The site includes an online directory that physician practice management software companies can use to let doctors know whom they can contact at the company with their HIPAA questions, the name of the vendor's software product, the version and what HIPAA transactions that product supports now.
One reason the societies created the online directory is that there are about 2,000 companies selling practice management software, and some industry observers estimate that up to 30% of those companies may go out of business because they can't afford to upgrade their systems to meet HIPAA requirements, Dr. Kibbe said.
About 2,000 companies sell practice management software.

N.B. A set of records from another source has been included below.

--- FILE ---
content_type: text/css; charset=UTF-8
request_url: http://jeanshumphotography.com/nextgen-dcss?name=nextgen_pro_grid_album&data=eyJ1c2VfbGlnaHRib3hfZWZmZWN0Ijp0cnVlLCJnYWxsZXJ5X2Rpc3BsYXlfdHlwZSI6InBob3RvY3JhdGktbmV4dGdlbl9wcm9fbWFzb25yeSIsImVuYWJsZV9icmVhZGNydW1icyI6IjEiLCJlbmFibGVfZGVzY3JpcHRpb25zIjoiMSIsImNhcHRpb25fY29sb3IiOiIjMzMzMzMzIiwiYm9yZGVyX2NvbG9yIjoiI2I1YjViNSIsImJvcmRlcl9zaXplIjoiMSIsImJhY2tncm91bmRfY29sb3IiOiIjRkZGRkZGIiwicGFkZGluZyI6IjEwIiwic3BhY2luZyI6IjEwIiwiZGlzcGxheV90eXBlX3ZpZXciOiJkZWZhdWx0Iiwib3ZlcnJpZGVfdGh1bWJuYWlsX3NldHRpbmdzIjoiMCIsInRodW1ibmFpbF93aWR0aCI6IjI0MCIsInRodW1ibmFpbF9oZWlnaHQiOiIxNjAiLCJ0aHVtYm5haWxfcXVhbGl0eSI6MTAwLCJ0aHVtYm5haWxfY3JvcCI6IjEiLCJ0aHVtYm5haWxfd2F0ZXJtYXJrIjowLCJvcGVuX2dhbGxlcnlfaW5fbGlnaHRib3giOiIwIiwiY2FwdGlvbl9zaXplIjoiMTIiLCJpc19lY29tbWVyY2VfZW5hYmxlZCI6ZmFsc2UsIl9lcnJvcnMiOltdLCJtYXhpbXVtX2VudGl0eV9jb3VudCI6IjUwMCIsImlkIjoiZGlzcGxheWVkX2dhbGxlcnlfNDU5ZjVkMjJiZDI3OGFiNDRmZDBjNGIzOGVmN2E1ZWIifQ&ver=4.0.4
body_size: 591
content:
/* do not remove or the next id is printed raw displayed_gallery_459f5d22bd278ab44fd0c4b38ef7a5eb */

Doctors shouldn't panic if their vendor isn't in the directory. Medical societies are just beginning to let vendors as well as their members know about it, he said.
"If their vendor is not on the list, what we're doing is instructing physicians, if you will, to call their vendor and ask them to be on it. It's perfectly possible that a vendor may not have heard about the list yet," Dr. Kibbe said.
But if the vendor ignores doctors' requests or can't offer the standardized information that the online directory database requests of them, "then that is an early warning sign that you may need to find another vendor," Dr. Kibbe said. Or if doctors are not using the version of the software product that supports a HIPAA-compliant claim transaction, "the assumption you can make is that you're not going to get paid in October, because the version you have won't be sending [HIPAA-compliant] claims."
The listings are free to the vendors, and doctors should not construe the listings as an endorsement of any particular vendor's software by the medical societies, Dr. Kibbe said.
"This is entirely caveat emptor ," he said. "This information is being put up by the vendors themselves, and therefore it is assumed that the information ... is accurate. But we're not as a group evaluating that information for its veracity."